──────── Records for this exercise ────────

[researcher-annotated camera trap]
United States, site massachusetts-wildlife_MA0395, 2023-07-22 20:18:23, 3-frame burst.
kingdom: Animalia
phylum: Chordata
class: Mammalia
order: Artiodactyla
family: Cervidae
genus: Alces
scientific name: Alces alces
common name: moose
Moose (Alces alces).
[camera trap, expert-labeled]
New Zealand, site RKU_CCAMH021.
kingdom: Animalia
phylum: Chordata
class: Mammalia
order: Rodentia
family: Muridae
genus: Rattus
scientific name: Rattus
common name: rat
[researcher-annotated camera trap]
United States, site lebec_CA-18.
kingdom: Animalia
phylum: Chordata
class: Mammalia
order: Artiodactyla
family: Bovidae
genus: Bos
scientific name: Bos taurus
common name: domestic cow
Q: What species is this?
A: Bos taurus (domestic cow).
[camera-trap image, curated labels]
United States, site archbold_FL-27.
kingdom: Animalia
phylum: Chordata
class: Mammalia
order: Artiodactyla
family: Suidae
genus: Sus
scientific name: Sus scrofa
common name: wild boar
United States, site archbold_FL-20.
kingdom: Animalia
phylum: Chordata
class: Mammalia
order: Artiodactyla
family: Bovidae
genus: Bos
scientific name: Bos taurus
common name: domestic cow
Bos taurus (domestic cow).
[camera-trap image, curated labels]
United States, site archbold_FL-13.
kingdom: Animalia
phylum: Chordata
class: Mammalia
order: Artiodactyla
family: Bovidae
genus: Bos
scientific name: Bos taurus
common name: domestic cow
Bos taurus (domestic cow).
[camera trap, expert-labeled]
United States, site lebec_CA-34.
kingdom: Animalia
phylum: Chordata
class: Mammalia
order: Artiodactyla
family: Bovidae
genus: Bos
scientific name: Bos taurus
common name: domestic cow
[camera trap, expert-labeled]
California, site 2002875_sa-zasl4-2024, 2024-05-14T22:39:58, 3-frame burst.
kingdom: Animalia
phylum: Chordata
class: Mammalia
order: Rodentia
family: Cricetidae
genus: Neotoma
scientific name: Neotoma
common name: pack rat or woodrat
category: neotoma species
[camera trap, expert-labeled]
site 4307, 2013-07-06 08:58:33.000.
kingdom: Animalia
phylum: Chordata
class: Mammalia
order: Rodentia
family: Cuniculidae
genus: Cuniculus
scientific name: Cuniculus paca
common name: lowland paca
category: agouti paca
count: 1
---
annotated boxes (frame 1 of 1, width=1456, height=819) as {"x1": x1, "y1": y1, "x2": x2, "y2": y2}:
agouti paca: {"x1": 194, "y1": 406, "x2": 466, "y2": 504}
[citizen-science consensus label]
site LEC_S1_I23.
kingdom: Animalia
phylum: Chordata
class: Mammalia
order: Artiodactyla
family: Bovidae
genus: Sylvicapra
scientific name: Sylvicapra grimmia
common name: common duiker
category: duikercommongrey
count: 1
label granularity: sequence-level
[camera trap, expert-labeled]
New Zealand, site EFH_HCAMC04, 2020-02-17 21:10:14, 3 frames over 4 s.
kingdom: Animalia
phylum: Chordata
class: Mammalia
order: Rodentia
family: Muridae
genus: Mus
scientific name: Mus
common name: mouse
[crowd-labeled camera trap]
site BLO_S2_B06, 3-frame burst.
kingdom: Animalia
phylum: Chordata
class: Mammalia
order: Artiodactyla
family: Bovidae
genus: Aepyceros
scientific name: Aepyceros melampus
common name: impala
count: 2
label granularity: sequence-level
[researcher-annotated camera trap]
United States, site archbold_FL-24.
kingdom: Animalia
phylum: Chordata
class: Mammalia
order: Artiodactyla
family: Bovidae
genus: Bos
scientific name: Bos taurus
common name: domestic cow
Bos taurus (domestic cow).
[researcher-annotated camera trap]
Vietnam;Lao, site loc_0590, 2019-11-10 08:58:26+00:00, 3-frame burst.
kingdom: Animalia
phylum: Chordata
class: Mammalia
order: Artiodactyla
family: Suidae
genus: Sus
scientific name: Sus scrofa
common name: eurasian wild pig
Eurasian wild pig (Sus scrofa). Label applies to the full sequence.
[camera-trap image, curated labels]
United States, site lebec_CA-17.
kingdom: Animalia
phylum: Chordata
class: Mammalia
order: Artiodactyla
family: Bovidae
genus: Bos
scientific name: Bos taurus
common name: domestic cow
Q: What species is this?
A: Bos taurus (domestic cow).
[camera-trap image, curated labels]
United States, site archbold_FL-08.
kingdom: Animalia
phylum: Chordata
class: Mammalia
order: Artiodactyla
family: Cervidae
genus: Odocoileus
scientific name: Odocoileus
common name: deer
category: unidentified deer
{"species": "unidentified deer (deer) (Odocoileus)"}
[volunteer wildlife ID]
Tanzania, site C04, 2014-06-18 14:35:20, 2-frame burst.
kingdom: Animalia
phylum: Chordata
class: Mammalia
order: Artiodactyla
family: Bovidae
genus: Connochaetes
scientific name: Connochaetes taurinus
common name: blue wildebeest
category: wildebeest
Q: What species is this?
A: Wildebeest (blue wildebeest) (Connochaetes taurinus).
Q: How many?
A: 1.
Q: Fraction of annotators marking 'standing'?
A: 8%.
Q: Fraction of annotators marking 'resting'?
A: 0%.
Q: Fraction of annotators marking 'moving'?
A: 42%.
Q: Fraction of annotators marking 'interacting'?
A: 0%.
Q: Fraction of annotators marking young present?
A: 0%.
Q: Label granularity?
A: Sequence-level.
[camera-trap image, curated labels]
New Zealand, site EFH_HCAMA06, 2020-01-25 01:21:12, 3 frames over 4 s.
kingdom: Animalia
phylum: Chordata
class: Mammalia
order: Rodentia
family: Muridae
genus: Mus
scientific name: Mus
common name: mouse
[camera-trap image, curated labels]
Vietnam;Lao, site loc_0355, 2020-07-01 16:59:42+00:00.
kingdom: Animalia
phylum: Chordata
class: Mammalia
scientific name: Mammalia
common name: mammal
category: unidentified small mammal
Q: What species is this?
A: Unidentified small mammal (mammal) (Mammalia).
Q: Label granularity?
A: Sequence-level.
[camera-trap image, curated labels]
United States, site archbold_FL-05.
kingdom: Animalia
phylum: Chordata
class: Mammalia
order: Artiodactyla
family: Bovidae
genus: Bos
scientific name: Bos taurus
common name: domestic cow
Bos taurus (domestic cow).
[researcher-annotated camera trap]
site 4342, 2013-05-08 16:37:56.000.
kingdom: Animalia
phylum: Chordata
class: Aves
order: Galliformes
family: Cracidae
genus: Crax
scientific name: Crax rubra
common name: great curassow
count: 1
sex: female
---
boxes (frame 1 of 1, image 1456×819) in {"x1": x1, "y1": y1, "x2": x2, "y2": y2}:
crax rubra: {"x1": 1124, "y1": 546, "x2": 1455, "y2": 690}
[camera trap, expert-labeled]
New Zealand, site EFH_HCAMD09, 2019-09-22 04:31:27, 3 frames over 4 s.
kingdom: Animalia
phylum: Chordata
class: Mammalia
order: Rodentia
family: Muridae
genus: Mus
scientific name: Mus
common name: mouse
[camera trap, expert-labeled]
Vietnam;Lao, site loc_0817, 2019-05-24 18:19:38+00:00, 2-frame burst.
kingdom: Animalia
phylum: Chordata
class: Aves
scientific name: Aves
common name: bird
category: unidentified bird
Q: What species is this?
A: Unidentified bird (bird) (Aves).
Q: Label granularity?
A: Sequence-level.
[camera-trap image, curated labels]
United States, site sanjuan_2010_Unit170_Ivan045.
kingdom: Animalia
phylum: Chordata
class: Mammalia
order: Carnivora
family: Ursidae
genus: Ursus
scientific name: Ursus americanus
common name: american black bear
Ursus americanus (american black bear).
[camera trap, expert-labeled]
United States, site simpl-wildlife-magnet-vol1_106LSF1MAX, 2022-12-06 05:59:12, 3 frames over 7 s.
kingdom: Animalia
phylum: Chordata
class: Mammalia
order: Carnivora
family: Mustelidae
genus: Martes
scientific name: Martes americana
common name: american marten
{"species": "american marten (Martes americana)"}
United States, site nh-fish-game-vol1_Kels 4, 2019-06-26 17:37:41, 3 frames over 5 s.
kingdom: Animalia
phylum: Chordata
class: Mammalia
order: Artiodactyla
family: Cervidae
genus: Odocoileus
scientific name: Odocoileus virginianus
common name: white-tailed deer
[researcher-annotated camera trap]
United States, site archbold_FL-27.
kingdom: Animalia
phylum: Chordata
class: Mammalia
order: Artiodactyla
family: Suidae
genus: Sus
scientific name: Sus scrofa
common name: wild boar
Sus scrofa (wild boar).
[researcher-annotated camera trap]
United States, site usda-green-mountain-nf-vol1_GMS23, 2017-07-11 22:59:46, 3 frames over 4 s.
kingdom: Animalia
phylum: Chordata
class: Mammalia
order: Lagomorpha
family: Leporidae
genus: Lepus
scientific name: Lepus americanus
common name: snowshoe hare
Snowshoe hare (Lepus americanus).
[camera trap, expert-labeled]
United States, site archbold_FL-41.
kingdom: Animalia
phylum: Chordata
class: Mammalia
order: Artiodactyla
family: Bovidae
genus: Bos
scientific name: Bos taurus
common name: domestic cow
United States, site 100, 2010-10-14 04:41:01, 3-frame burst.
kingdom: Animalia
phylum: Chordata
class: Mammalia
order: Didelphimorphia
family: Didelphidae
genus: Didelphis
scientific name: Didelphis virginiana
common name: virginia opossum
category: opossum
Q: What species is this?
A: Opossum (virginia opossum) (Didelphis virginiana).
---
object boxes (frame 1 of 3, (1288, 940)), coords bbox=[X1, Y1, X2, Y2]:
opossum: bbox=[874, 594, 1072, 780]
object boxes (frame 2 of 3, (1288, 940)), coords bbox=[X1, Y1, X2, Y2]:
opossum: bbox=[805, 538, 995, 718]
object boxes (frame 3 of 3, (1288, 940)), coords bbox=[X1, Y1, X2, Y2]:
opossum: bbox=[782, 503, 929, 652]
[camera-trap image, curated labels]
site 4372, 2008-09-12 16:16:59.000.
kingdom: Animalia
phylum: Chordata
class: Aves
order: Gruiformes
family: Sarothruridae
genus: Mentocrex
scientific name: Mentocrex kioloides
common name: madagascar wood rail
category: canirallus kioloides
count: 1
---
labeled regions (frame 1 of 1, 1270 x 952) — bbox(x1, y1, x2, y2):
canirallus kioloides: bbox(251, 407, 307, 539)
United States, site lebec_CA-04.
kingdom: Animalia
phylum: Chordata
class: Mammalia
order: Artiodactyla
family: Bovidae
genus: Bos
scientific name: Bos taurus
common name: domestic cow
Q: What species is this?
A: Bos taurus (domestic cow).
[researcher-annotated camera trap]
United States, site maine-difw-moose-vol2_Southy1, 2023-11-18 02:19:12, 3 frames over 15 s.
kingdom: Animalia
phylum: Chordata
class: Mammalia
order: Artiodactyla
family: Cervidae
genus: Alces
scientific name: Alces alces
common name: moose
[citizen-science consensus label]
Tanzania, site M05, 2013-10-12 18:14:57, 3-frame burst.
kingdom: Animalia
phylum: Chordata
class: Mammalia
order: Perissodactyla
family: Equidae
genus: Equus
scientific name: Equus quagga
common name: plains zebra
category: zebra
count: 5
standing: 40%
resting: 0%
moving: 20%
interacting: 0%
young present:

────────

Work request: Over the whole of the material above, count the lines that contain the word "Odocoileus"; give only the number.

Written reply: 5